### To do:
Take the line that contains "What distance exists" and all lines after it, up to and including the last line of the data, and write them out exactly; nothing else belongs in the answer.

### Record extracts:
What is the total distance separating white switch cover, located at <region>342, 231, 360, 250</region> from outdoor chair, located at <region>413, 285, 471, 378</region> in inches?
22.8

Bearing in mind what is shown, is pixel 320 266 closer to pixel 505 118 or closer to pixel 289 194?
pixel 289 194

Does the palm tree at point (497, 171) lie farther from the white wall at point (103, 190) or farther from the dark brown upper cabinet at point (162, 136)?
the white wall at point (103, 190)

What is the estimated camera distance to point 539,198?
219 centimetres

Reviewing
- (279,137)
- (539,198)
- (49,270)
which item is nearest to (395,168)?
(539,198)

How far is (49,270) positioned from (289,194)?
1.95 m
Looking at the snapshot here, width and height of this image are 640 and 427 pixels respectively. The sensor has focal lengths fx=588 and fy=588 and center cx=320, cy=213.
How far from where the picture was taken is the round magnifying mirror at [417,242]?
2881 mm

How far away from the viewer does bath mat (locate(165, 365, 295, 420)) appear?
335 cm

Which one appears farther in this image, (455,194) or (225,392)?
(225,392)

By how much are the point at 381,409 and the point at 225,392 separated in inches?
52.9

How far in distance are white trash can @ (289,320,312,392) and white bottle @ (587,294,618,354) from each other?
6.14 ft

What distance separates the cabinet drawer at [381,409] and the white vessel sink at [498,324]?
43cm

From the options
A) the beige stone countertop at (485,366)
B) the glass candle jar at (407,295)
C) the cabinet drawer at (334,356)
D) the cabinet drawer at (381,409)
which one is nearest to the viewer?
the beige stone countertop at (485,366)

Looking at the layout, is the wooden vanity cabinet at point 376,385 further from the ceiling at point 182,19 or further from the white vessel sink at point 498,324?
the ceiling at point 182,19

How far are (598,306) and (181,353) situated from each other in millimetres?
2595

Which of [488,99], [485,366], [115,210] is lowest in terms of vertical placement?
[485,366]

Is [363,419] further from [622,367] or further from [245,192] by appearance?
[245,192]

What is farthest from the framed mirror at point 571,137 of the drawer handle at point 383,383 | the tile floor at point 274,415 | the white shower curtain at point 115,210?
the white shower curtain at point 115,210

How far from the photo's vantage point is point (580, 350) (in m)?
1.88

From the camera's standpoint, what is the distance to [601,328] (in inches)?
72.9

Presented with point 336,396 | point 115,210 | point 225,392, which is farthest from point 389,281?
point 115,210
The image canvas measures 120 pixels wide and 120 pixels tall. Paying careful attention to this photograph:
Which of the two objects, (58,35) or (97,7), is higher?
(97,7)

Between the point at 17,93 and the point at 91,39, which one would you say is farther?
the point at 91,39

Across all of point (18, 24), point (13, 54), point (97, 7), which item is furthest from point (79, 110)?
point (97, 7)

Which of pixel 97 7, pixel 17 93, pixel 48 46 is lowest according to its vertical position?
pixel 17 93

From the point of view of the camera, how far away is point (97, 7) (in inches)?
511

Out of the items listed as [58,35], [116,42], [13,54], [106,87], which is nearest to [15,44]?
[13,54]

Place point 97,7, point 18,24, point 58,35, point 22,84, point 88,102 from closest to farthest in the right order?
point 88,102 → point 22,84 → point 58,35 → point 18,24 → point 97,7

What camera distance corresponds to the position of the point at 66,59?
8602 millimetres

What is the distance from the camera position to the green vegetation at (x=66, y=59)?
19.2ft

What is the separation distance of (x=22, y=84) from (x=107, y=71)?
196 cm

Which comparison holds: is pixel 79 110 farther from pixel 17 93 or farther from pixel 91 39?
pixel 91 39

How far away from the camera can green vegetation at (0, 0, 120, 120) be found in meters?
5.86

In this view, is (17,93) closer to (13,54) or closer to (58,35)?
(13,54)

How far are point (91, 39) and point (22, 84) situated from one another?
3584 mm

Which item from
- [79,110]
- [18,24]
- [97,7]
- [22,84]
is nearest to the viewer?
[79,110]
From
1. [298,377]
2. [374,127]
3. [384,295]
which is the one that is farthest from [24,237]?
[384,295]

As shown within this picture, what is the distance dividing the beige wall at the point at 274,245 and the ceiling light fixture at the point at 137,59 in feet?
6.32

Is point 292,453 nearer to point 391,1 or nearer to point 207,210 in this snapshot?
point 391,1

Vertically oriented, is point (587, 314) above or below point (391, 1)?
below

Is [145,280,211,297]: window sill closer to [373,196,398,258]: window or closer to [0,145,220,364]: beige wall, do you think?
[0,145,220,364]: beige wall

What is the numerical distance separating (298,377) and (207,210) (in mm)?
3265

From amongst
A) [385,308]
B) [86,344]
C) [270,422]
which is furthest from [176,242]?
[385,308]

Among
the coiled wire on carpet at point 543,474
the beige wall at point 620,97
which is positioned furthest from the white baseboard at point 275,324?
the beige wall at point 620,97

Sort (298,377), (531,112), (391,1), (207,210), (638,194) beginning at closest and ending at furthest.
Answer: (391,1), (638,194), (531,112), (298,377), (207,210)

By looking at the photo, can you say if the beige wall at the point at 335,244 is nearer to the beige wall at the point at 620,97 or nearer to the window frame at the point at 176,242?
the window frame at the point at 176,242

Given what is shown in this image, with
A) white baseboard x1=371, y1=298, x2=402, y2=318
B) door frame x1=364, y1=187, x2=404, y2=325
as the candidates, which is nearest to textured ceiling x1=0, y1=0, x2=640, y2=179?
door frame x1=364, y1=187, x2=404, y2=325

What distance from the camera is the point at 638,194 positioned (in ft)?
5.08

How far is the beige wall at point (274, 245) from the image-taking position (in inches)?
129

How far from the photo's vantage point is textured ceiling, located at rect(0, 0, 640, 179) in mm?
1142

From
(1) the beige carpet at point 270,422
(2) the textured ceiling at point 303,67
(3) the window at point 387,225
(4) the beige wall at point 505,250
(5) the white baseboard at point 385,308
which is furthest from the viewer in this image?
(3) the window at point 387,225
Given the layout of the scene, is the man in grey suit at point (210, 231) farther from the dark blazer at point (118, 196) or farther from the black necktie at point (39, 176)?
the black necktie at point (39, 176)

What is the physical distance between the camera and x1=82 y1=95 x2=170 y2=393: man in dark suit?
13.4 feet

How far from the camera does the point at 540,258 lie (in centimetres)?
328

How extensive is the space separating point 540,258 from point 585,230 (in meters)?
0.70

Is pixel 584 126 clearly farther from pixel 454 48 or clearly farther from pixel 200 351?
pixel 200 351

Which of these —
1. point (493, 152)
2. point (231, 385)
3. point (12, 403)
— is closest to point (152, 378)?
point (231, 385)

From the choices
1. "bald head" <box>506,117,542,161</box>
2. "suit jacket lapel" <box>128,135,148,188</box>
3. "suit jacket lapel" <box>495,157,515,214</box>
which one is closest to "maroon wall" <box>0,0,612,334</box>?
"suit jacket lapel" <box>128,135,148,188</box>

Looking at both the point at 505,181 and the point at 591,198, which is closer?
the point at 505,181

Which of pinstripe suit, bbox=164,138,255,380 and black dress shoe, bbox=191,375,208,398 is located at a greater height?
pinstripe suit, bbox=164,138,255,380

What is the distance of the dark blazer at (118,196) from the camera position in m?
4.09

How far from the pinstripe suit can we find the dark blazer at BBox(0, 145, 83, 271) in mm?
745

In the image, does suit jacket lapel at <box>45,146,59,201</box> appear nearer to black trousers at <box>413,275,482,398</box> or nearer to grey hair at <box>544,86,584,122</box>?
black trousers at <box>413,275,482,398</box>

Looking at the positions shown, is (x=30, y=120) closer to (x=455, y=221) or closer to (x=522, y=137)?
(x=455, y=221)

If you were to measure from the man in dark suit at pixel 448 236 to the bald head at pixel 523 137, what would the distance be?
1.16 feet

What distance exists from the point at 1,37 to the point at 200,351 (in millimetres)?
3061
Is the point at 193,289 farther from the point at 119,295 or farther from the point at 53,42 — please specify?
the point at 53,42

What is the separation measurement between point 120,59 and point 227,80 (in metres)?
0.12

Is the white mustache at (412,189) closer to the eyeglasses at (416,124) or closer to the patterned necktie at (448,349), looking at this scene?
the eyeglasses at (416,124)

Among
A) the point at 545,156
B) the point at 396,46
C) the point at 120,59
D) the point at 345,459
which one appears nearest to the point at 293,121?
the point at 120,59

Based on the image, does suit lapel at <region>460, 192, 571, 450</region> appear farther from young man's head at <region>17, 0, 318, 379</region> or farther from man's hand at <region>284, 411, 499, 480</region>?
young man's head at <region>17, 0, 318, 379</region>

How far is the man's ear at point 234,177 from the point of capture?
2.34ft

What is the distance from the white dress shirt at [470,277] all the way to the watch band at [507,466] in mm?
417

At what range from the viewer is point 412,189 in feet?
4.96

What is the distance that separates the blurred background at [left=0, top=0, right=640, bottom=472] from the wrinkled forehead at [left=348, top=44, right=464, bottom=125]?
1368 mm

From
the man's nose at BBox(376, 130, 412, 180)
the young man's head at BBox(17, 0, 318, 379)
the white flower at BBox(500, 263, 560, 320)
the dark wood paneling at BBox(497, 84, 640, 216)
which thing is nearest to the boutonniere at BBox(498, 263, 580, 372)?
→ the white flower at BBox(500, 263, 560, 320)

### Solution to this exercise:
What distance exists from the point at 1,37 to the point at 200,351 (in millimetres)?
3061
Is the point at 193,289 farther from the point at 119,295 or farther from the point at 53,42 — please specify?
the point at 53,42

What is the separation measurement between point 120,59 and point 227,80 (in metres)?
0.12

Is the white mustache at (412,189) closer to the eyeglasses at (416,124) or closer to the patterned necktie at (448,349), looking at this scene?
the eyeglasses at (416,124)

Among
A) the point at 545,156
B) the point at 396,46
C) the point at 120,59
D) the point at 345,459
which one appears nearest to the point at 293,121?
the point at 120,59

Based on the image, does suit lapel at <region>460, 192, 571, 450</region> appear farther from young man's head at <region>17, 0, 318, 379</region> or farther from man's hand at <region>284, 411, 499, 480</region>?
young man's head at <region>17, 0, 318, 379</region>

How far is the man's ear at point 234,177 from the point of capture?
2.34ft

What is the distance from the white dress shirt at [470,277] all the way to the watch band at [507,466] in mm?
417

At what range from the viewer is point 412,189 in feet?
4.96

What is the distance that separates the blurred background at [left=0, top=0, right=640, bottom=472] from the wrinkled forehead at [left=348, top=44, right=464, bottom=125]?
1368 mm

From
the man's nose at BBox(376, 130, 412, 180)
the young man's head at BBox(17, 0, 318, 379)
the white flower at BBox(500, 263, 560, 320)
the dark wood paneling at BBox(497, 84, 640, 216)
which thing is nearest to the boutonniere at BBox(498, 263, 580, 372)?
→ the white flower at BBox(500, 263, 560, 320)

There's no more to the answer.